With a budget of nearly $40M, the efficient planning, programming, and design relied on the following guiding principles.

1. CORE IDENTITY.  LAFH is the proverbial heart of the Valley community.  It is a consistent, long-term resource with established trust and street cred.  It offers sanctuary.  The pride and character of these qualities  should be reflected throughout, creating a cohesive campus identity that permeates the great variety of internal    campus services and external campus relationships.

2. SANCTUARY.  The quality of sanctuary, particularly, should be a relieving surprise    upon entry to the campus interior; but it should also be hinted at in the campus    exterior edges.  Notably, the environment should be non-industrial; not 'of-the-street,' but 'off-the-street.'

3. EASE OF SERVICES.  The environment needs to be conceived to maximize the accessibility and flow of services; to minimize entry stress, to engage clients at their level of  reluctance (from sidewalk, to courtyard niche, to safer interior space), and to create adjacencies and sequences of service spaces that allow easy, intuitive, instinctive way-finding.
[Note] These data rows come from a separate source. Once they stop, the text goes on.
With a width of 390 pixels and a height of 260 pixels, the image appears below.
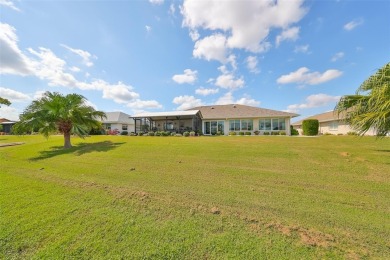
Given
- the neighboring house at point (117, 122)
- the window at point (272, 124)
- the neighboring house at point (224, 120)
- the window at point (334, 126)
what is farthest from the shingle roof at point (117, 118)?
the window at point (334, 126)

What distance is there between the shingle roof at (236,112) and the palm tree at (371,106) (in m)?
16.7

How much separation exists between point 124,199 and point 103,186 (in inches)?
61.1

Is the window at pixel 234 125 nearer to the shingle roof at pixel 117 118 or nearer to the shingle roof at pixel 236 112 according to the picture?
the shingle roof at pixel 236 112

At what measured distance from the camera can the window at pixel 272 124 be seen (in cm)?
2608

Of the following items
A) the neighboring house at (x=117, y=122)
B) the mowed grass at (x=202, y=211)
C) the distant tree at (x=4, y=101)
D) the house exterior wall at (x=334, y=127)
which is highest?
the distant tree at (x=4, y=101)

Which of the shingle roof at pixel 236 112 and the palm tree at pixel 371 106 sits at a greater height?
the shingle roof at pixel 236 112

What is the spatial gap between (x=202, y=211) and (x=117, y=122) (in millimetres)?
37020

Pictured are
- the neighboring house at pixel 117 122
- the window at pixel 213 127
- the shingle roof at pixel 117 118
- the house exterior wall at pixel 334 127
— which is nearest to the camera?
the house exterior wall at pixel 334 127

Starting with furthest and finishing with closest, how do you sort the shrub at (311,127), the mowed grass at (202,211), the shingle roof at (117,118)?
the shingle roof at (117,118), the shrub at (311,127), the mowed grass at (202,211)

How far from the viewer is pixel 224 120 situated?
2878cm

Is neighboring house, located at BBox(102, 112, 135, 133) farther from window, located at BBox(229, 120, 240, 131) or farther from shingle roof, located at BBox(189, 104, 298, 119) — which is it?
window, located at BBox(229, 120, 240, 131)

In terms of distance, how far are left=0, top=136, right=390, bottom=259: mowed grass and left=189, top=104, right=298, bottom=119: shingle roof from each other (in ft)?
60.4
4. INCLUSION.  The campus environment should celebrate human differences, and support a broad sense of inclusion, including those with all manner of disabilities and eccentricities, including those with pets.

5. RESIDENTIAL NEIGHBORS.  Residential neighborhood sensitivity and empathy should occur in a range of areas: Design should minimize impacts of served population on these edges. Design of neighbor-facing architecture should be subtle in expression. Neighbors should be engaged in the planning process and reviews.

6. COMPONENT IDENTITIES.  Institutional identity to Lankershim should project professionalism, responsibility, and organizational pride.  Permanent housing identity and circulation should be discrete from other components, reflecting its status as independent housing.  Services identity should be welcoming but subtle.  Health clinic identity requires street presentation/address; but can also be part of an internal courtyard complement of services.

7. SAFETY/SECURITY.  Principles of safety and security need to be addressed at the master planning level in order to avoid costly post-occupancy 'fixes.'

8.FLEXIBILITY.  A core principle of LAFH is flexibility - in interpretation of rules, in policy,    and in environment.  Master planning should anticipate future flexible programs and    flexible multi-purpose spaces that can continuously accommodate changing needs.